Juan deja a Epipoteo cuando siente que ya no queda nada más. Camina desolado hasta Dila, la carga en sus brazos y la aprieta contra su pecho, la besa en la frente. Por fin se suelta y se permite llorar en silencio, tan sólo emitiendo un ruido como de olas que se alejan de la orilla, como de hojas que se secan y se arrugan, se pregunta quién va a ser ella en su próxima vida, si la va a encontrar o si ya no habrá nada y una bala traspasa su cerebro, huyendo como su vida, dejándole un agujero en la frente, cae de rodillas antes de desplomarse sobre Dila.

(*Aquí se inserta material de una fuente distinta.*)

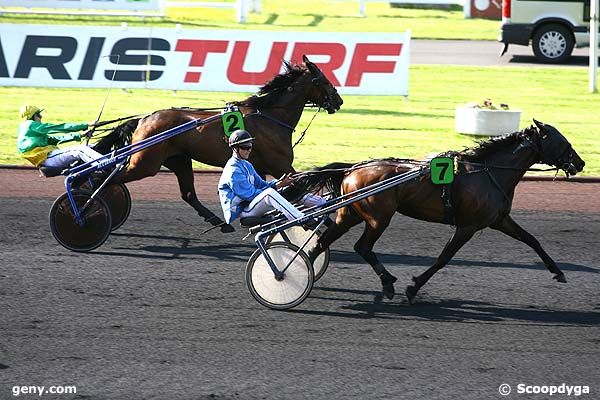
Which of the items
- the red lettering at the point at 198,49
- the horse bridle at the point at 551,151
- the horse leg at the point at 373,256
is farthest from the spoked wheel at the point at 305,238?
the red lettering at the point at 198,49

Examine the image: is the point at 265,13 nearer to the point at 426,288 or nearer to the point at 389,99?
the point at 389,99

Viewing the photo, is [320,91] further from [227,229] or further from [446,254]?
[446,254]

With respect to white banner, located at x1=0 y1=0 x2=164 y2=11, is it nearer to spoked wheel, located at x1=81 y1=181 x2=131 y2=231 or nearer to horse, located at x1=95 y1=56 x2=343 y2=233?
horse, located at x1=95 y1=56 x2=343 y2=233

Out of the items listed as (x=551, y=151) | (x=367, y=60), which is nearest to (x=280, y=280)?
(x=551, y=151)

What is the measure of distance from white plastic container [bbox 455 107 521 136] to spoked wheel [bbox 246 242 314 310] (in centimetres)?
815

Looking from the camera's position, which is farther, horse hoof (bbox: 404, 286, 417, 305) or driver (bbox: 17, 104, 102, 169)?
driver (bbox: 17, 104, 102, 169)

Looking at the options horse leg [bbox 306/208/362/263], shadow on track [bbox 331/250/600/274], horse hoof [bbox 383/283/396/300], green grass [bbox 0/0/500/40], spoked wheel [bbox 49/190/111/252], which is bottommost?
green grass [bbox 0/0/500/40]

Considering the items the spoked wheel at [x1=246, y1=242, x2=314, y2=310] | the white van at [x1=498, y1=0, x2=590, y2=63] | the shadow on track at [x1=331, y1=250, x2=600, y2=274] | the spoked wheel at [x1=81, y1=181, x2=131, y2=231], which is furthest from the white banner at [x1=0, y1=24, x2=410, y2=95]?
the spoked wheel at [x1=246, y1=242, x2=314, y2=310]

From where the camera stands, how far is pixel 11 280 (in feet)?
30.5

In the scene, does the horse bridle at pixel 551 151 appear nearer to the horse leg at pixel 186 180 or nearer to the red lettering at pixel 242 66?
the horse leg at pixel 186 180

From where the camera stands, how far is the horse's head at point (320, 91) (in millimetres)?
11102

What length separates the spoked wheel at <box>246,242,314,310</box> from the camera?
8516 mm

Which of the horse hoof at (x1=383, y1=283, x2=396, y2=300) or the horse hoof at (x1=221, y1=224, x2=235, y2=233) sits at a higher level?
the horse hoof at (x1=383, y1=283, x2=396, y2=300)

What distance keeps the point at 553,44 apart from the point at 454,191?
16236mm
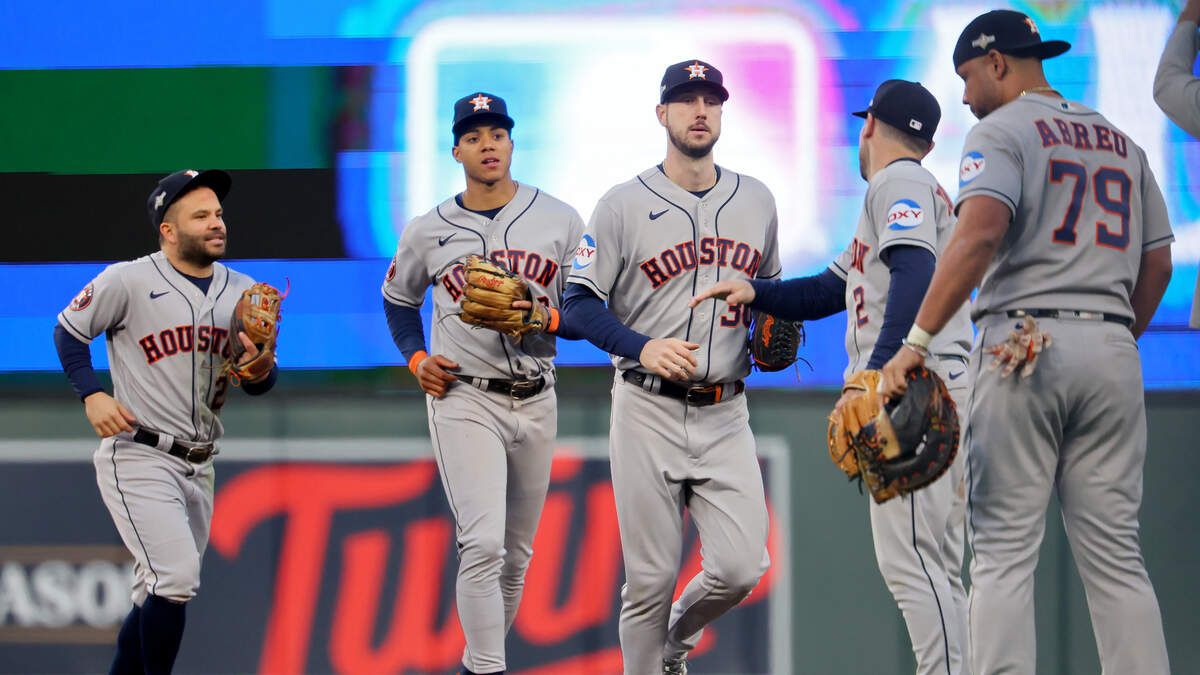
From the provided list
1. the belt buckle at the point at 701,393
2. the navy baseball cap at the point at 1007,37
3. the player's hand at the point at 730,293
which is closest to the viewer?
the navy baseball cap at the point at 1007,37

La doctora Morena Iglesias baja el arma humeante y va hasta Epipoteo, mientras lo desata le pide que luche por su vida, aunque ya sabe que está muerto. Se sienta en la mesa, le da un vistazo a Vinny y saca de entre los dedos del cadáver medio porro, lo enciende y vuelve la mirada a los cuerpos enredados de Juan y Dila.
—Todo esto es tu culpa, perra —le dice señalando el sangriento entorno—. La manzana podrida pudrió al resto —toma la fruta mordida que estaba sobre la mesa y la muerde con soberbia como pavoneando su vida frente a aquellos ojos muertos—. No eras inmortal después de todo —sonríe amargamente y luego de una bocanada de marihuana le da otra mordida a la manzana—. Después de todo, nadie lo es —finaliza y da una mordida aún mayor.
Baja la mirada a la manzana, hay algo que no le queda claro. Da otra pitada, prueba otro bocado y sólo para descifrar el sabor de la fruta da otra mordida más. Se lleva una mano a la garganta, acerca el vástago de la manzana frente a sus ojos y lo descubre. Es esa nada que cuelga de sus manos, ese pequeño y humilde esqueleto, quien tiene la última palabra, y sus pupilas se dilatan mientras comprende que su destino no es diferente al de los demás.